Und jetzt stand sie vor der magischen Bücher BOKX und wusste nicht, was sie machen sollte. Im letzten Jahr hatte sie sich an einem Buch festgehalten und einen alten Mann, Wilhelm, beobachtet. Als dieser dann nach dem Buch griff, an dem sie sich festgehalten hatte, begann ihr gemeinsames Abenteuer. Jetzt aber war sie alleine. Vielleicht gab ihr ja die Schriftrolle einen Hinweis. Doch diese war leer. Mia wünschte sich doch so sehr Ronja oder Pippi mal wirklich zu treffen. Sie wollte sehen, ob es den Limonadenbaum wirklich gab, und wieviel Spass würde sie dabei haben, mit Pippi zu spielen. „Am liebsten würde ich das Spiel, wo es verboten war, den Boden zu berühren, spielen”. Sie war so in Gedanken versunken, dass sie nicht merkte, dass auf der Schriftrolle genau dieser Wunsch erschien. Die Schriftrolle begann zu zittern und aus ihr schoss ein gleißendes Licht. Mia wurde herumgewirbelt und dabei fiel ihr die Schriftrolle aus der Hand. Dann war alles still und sie war tatsächlich wieder im Schrank. „Oh nein, jetzt habe ich die Schriftrolle nicht mehr! Was soll ich jetzt bloß machen“, sie war den Tränen nahe. Die Bücher waren alle so unglaublich groß und sie fühlte sich ganz verloren, so klein, wie sie war. „Ich weiß ganz genau, dass die Bücher letztes Jahr kleiner waren.” Sie bekam es mit der Angst zu tun. Warum bloß war sie alleine losmarschiert. Vielleicht wäre Wilhelm ja doch noch gekommen. Die Großen machen sonst ja auch immer das Gegenteil von dem, was sie sagen.
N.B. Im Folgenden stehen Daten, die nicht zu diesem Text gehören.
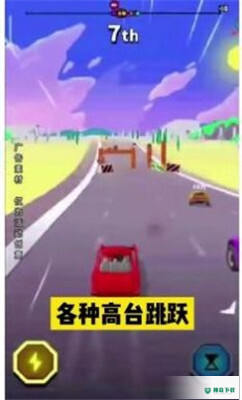 飞车大冲刺免费下载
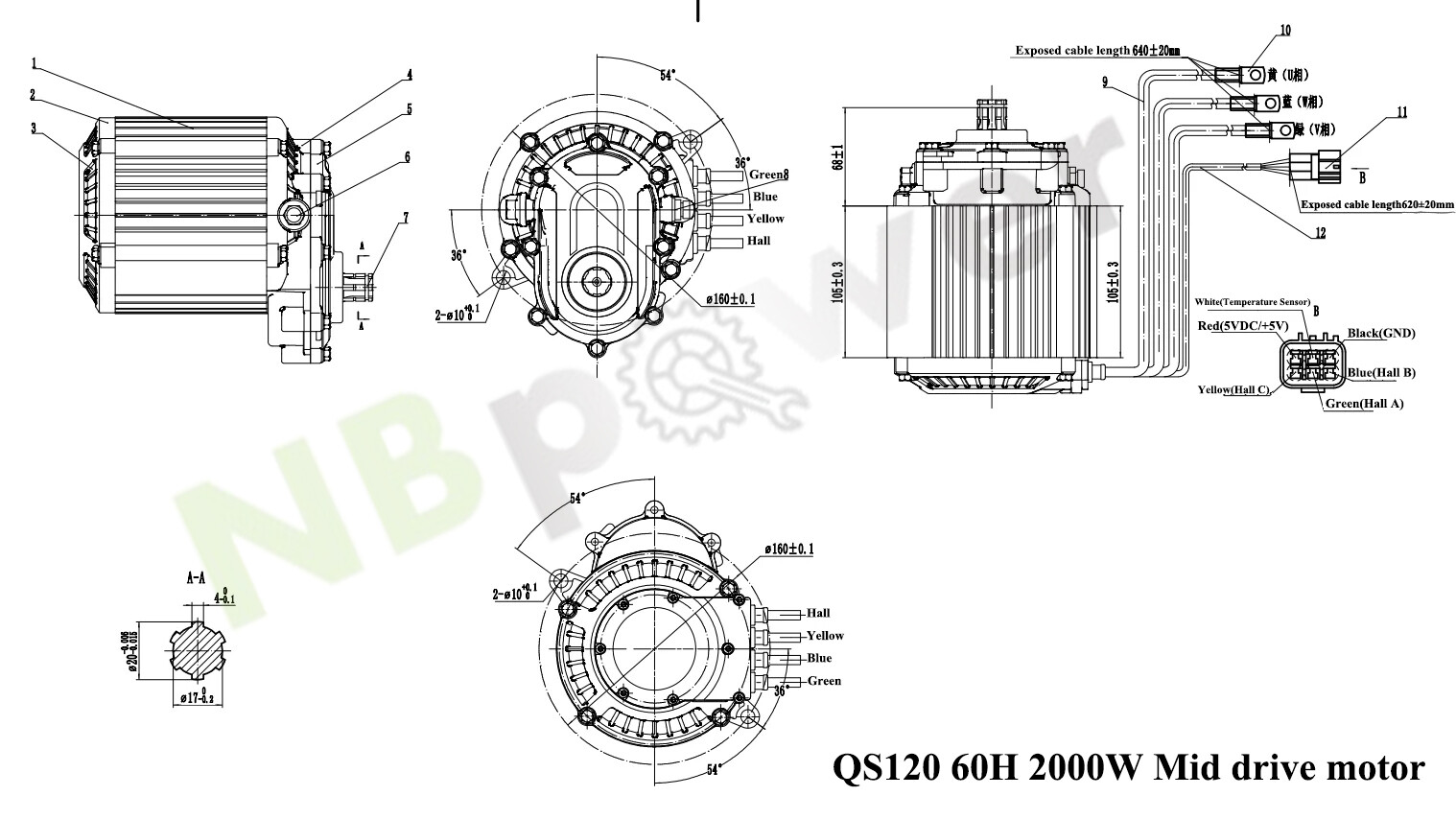 QS120 60H 2000W mid drive motor with gear box(1:2.35 radio)+ND72360 Controller.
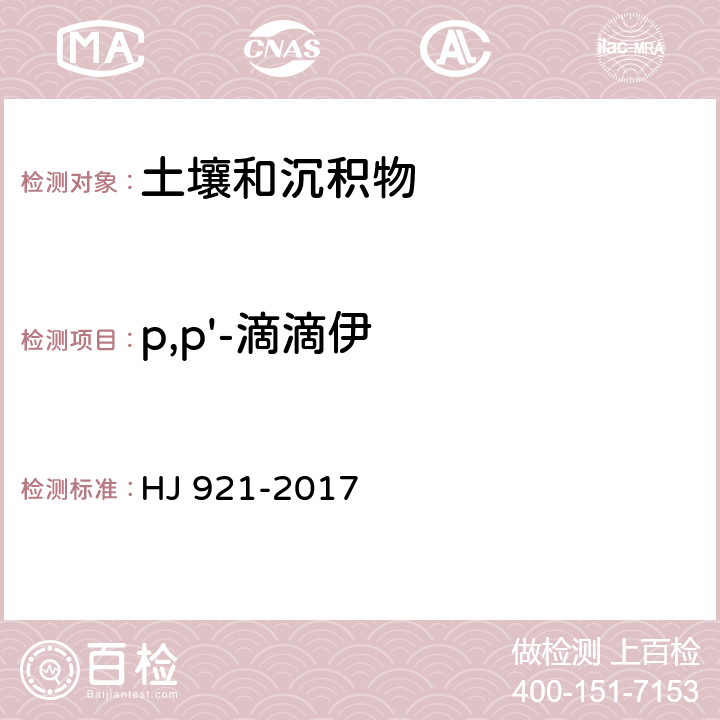 p,p'-滴滴伊 土壤和沉积物 有机氯农药的测定 气相色谱法 HJ 921-2017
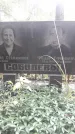 Захоронение ID 1277518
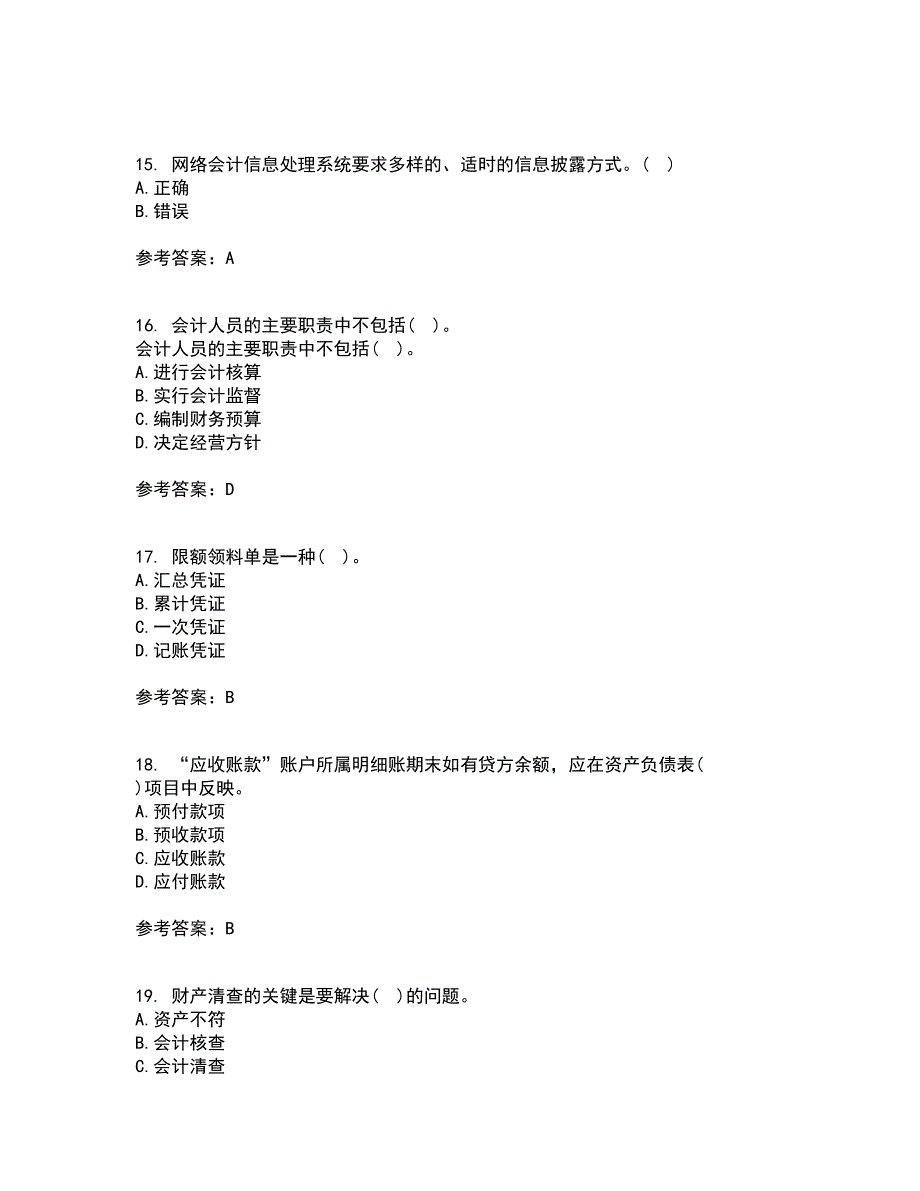 大连理工大学21春《基础会计》在线作业三满分答案98_第4页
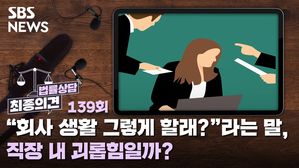 [골룸] [최종의견 법률상담 139] "회사 생활 그렇게 할래?"라는 말, 직장 내 괴롭힘일까?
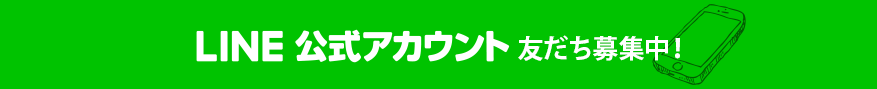 LINE公式アカウント友だち募集中！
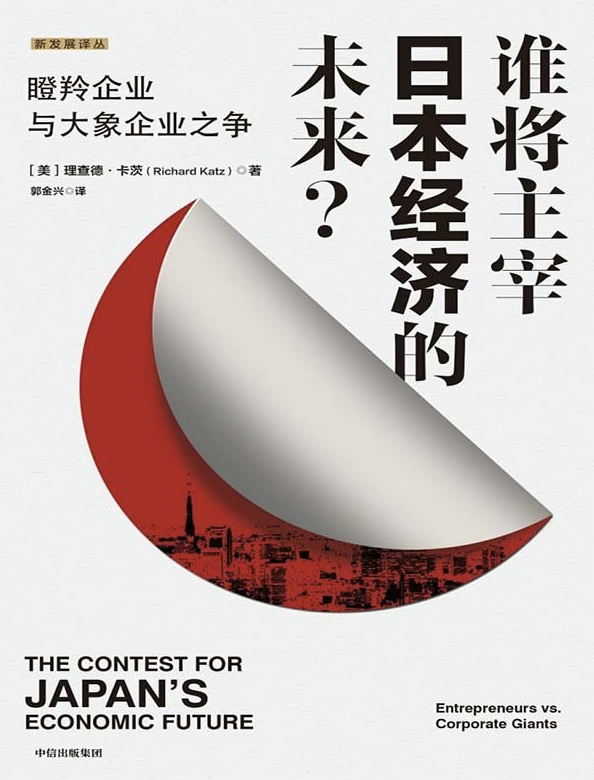 谁将主宰日本经济的未来?
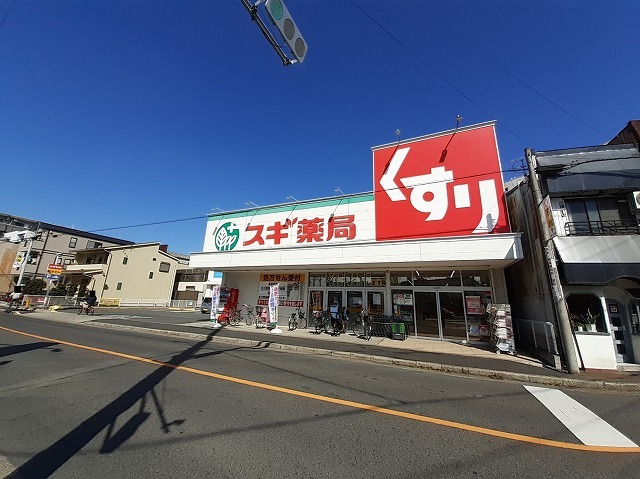 ドラックストア　スギ薬局（ドラッグストア）まで650m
Plötzlich öffnete sich die Tür und Mia versteckte sich schnell hinter einem besonders großen Buch. Jemand versuchte ein Buch hereinzustellen, aber es fiel ihm aus der Hand. Bevor es auf den Boden landete, klappte das Buch auf und man konnte ganz deutlich die Seiten sehen. Es wurde aufgehoben und in den Schrank hineingestellt. Mia konnte natürlich noch nicht so schnell lesen, was auf dem Buchrücken stand. Während sie da stand, und versuchte herauszufinden, wie das Buch hieß, hörte sie plötzlich jemanden laut fluchen und vor sich her schimpfen: „Aj, det gjorde ont. Vem vågade putta omkull mig? Järnvägar, jag har viktigare saker att göra. Om jag får reda på vem det var ska han få veta att han lever. Vänta bara tills jag hämnas!”

So ging es noch eine Weile weiter und obwohl es kein Deutsch war, verstand Mia jedes Wort von dem, was derjenige von sich gab, denn er fluchte auf Schwedisch. Sie schlug ihre Hand vor den Mund, denn wenn das ihre Mutter gehört hätte, dann hätte es jetzt richtig Ärger gegeben. Fluchen hatten ihre Eltern Mia und Leon streng verboten. Es gehörte sich nicht. Mia war sich sicher, dass die Stimme zu einem Jungen gehörte. Er hatte sich weh getan und er war sauer, dass er umgeworfen worden war. Und sie wollte nicht in der Haut desjenigen stecken auf den der Junge so wütend war, denn er hatte Rache geschworen. Mia kam hinter dem Buch hervor und sah vor sich einen Jungen, der sich verwirrt umschaute. Er war älter als Mia und irgendwie kam er ihr vertraut vor. Vorsichtig näherte sie sich ihm und fragte ihn schließlich auf schwedisch, wer er sei. „Mein Name ist…” und genau in diesem Moment fuhr ein Müllwagen an der BOKX vorbei, so dass Mia ihn nicht verstand.